Rencontrer des acteurs engagés

Autre point important pour Vincent Drye, cofondateur des Mad Jacques : penser ces courses itinérantes avec les locaux. « Nous donnons un road book, avec de nombreux check-points… C’est une vraie incitation à découvrir la région. C’est principalement en y passant du temps et en nouant des relations avec les gens qui y habitent que nous dégotons des adresses intéressantes. Nous travaillons beaucoup avec les producteurs », explique-t-il. Le microtourisme invite ainsi à prendre le temps de s’arrêter, de discuter, de faire vivre ces acteurs locaux. « La vallée de la Roya, à l’extrême sud-est du pays, est un endroit coincé entre la France et l’Italie, d’une beauté exceptionnelle. Quand on y monte, on aperçoit des chapelles italiennes magnifiques, en pleine montagne, et, d’un coup, un trentenaire qui sort pour s’occuper de ses ruches. En fait, on y trouve tout un réseau de néopaysans, qui ont fait le choix de cultiver la terre par eux-mêmes, parfois après des études universitaires poussées », ajoute Juliette Labaronne. Lors de son tour de France en train, la jeune femme a eu la chance de ressentir ce dynamisme un peu partout en région : des manufactures anciennes toujours en activité, de nouveaux hôteliers engagés, des artisans, des cuisiniers… On trouve aussi de plus en plus de vieilles maisons de charme qui ont repris vie ou des hébergements – souvent écologiques – en pleine nature. Chilowé recense d’ailleurs quelques cabanes pépites sur sa nouvelle plateforme. Le microtourisme est aussi l’occasion de laisser place à d’heureux imprévus. « J’aime beaucoup manger ce qu’il y a dans le coin. Je crois que cela fait partie de la microaventure. Un marché ou une petite brasserie, n’importe quoi, ce que l’on trouvera », se réjouit Amélie Deloffre. Reste aussi l’option du bivouac ou du refuge, pour les plus aventuriers, privilégiée notamment par Thomas Firh. « Le refuge est vraiment le meilleur endroit de la montagne, parce qu’il est en pleine nature, qu’on y fait beaucoup de rencontres et que les gardiens ont souvent de folles histoires à raconter, note le jeune homme. Dans la Vanoise, le refuge de la Dent Parrachée est vraiment magnifique. Il y a une petite terrasse en bois, une vue sur deux lacs et des espèces de petits fanions comme dans l’Himalaya. Le refuge de l’Aigle, dans le massif des Écrins, est aussi connu pour son architecture, puisqu’il est posé sur un éperon rocheux. »

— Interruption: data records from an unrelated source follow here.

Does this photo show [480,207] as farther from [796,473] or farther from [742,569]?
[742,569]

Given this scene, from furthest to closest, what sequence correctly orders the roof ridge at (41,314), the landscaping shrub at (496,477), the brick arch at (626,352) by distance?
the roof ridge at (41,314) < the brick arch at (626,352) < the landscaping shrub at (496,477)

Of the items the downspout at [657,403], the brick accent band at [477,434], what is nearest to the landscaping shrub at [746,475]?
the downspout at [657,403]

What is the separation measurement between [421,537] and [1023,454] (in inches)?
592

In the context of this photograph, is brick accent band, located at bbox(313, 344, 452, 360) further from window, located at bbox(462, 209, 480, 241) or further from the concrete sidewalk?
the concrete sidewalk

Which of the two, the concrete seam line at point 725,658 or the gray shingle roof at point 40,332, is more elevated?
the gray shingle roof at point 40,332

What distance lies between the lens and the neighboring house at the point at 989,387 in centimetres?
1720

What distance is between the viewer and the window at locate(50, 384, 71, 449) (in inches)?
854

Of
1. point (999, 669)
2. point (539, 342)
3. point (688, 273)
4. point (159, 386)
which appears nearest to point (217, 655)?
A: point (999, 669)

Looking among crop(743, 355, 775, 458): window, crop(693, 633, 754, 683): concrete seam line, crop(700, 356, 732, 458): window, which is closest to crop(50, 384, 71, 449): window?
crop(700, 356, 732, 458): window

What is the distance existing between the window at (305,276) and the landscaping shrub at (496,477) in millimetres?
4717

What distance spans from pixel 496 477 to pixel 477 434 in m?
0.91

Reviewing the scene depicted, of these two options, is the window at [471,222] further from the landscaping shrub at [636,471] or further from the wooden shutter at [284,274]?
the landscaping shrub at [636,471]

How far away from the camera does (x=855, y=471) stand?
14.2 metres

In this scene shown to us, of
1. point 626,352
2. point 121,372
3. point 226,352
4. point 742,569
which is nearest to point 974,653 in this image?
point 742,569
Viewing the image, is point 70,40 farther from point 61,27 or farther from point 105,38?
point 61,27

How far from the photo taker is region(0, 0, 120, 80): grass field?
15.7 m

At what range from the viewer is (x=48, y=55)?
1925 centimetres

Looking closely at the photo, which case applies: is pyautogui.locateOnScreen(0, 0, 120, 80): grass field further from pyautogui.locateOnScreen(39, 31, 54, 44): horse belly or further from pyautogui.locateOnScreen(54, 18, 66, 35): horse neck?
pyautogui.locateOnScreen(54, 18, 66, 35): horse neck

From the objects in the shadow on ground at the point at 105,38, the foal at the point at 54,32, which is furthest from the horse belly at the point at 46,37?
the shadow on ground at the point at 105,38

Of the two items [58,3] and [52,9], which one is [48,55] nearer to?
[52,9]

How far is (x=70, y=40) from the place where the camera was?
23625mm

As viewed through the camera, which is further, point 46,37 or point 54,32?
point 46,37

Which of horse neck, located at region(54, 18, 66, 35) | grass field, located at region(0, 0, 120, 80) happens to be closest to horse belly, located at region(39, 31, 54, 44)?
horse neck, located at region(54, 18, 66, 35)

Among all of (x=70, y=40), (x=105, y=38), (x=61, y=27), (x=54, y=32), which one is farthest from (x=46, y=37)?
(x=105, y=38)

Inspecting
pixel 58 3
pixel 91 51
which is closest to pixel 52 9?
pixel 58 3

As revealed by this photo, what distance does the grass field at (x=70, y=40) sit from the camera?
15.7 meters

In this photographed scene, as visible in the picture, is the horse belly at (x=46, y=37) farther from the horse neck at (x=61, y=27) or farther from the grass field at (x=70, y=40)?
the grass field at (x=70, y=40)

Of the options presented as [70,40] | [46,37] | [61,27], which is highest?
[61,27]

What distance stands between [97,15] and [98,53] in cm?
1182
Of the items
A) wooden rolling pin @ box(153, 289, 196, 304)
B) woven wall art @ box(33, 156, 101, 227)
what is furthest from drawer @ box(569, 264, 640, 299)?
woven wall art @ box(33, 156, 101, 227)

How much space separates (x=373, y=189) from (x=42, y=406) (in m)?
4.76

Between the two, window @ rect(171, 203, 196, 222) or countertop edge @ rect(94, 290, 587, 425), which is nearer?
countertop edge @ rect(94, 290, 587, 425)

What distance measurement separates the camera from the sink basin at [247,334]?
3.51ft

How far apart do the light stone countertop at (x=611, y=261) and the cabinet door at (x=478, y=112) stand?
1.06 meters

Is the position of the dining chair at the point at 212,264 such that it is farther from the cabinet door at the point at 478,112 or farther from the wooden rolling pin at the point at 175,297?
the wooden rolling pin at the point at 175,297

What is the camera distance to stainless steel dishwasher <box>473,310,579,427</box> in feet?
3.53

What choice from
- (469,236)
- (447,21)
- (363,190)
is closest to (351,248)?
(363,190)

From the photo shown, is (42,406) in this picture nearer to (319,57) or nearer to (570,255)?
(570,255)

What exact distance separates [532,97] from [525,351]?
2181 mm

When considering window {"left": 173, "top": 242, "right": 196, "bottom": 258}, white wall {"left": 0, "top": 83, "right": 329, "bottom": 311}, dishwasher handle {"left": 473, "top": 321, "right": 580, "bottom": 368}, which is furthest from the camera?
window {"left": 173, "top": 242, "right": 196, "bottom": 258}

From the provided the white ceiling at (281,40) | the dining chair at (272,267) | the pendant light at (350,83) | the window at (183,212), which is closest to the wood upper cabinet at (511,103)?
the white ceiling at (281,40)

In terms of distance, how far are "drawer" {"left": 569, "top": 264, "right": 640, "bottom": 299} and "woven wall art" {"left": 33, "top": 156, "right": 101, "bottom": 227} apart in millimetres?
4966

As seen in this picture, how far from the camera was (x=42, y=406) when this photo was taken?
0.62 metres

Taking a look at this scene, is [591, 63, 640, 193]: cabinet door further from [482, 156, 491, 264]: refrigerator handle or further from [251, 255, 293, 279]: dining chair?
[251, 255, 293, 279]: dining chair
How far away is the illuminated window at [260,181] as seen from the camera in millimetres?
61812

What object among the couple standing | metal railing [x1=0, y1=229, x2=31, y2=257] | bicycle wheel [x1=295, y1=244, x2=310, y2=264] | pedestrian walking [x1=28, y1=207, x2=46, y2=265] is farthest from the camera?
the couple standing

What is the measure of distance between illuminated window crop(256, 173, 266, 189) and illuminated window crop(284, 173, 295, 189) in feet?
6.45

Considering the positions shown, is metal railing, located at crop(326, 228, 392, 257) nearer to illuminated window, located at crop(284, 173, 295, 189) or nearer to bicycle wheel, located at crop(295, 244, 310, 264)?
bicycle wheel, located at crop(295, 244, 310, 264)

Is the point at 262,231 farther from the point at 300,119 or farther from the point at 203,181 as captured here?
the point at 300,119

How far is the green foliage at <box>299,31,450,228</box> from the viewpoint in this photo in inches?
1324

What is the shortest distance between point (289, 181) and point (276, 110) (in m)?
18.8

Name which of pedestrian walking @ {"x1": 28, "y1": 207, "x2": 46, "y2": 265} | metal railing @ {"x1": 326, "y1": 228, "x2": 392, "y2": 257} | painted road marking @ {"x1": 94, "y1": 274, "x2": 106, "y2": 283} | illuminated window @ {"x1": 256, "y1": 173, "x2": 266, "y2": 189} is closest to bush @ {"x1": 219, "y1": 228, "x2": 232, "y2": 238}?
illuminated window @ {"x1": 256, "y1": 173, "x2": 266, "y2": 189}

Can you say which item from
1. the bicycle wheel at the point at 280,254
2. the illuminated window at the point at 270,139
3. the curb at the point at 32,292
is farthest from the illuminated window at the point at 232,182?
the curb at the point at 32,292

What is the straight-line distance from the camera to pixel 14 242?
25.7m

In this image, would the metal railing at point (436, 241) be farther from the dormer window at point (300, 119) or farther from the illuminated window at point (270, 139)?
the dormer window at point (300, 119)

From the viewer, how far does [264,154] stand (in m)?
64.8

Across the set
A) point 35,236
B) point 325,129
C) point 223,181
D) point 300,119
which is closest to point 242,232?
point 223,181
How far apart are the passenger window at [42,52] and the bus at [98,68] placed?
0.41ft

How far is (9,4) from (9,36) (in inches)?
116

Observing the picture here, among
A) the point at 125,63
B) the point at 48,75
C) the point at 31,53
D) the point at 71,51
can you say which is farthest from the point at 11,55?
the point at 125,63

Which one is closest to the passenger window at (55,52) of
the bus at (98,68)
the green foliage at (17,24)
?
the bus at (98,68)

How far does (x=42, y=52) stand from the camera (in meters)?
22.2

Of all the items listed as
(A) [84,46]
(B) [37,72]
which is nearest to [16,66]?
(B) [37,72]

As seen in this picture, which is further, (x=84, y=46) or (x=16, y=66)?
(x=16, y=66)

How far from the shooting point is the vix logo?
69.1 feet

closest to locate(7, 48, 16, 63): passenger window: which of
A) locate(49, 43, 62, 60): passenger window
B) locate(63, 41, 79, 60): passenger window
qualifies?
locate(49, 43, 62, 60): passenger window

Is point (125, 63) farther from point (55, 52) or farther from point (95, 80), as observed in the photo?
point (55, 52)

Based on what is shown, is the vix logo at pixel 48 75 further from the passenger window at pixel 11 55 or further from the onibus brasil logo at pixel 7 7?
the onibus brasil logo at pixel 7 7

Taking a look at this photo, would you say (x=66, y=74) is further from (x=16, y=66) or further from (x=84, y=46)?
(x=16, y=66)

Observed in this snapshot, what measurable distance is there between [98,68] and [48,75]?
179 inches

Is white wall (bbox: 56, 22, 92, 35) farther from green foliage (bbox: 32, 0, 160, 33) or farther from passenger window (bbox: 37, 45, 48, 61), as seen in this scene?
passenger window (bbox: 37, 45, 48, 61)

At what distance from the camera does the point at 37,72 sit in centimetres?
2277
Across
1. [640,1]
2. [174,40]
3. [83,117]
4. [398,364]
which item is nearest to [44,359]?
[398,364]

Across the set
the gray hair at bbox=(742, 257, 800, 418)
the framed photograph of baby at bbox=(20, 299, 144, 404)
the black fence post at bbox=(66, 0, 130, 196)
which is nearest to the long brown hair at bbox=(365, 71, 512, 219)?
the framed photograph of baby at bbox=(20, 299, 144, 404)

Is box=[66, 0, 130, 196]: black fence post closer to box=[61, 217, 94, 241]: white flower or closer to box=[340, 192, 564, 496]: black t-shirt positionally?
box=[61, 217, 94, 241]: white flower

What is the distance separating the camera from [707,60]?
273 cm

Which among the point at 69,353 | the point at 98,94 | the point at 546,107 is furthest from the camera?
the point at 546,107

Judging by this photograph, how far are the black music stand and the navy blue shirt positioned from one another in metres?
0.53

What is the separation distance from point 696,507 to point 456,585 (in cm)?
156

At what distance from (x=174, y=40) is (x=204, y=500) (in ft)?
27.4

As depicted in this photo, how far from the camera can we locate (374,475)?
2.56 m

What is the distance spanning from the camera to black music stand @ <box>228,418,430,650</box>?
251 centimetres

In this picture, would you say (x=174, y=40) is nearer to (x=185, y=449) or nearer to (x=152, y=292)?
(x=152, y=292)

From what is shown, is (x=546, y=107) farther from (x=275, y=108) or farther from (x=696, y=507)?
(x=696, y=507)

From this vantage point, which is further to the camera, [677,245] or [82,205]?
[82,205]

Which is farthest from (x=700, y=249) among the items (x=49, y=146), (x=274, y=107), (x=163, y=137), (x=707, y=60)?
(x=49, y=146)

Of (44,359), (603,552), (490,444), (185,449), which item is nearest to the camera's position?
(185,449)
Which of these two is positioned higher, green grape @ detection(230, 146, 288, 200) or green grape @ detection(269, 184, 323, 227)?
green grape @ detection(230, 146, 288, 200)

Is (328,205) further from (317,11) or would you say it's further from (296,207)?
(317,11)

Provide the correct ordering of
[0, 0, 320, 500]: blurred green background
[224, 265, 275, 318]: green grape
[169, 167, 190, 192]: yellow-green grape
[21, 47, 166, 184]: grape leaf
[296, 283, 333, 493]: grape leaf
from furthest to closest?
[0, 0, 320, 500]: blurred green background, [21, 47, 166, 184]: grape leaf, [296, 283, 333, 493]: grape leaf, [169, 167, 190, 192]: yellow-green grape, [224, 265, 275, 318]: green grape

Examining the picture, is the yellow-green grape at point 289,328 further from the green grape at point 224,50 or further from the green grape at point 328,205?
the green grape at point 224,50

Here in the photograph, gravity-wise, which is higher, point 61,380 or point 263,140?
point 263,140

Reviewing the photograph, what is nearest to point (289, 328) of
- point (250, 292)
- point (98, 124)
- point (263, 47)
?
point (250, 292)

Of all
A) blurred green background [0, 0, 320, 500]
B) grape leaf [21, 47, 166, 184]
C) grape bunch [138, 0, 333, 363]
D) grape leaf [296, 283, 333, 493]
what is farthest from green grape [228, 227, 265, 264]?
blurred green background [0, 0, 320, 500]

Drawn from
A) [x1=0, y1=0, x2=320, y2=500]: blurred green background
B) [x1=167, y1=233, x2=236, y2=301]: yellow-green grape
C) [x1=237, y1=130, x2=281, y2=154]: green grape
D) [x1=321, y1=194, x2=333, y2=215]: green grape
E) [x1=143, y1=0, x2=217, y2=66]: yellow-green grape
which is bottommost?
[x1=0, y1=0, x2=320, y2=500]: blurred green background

Faire du voyage un quotidien

Pour Thibaut Labey, le dessein final d’un tel tourisme, plus local, durable et éthique, c’est le respect de la nature au quotidien : « Cousteau a dit : On aime ce qui nous émerveille, on protège ce que l’on aime. C’est partir du principe que plus nous passons de temps dehors, plus nous allons connaître la nature et plus nous allons avoir envie d’en prendre soin ». De ces escapades de quelques jours, on rapporte d’ailleurs des souvenirs plus vertueux. Exit le mug « I love New York », à la fabrication peu soucieuse de l’environnement et des hommes, destiné à prendre la poussière, et bonjour le fromage local, les fruits à savourer dans la semaine ou les céramiques artisanales dans lesquelles grignoter en rentrant du bureau. On glane aussi des rencontres vagabondes des connaissances pour vivre en conscience tous les jours : b.a.-ba de la permaculture, idées de recettes de saison, bases de la poterie, connaissances sur la construction ou les transports verts… Partir à l’aventure près de chez soi, c’est finalement comme chiner ce vase dans la boutique au coin de la rue ou croquer dans un fruit biologique cabossé du producteur local. Un acte responsable, qui rehausse notre quotidien d’un goût unique et délicieux.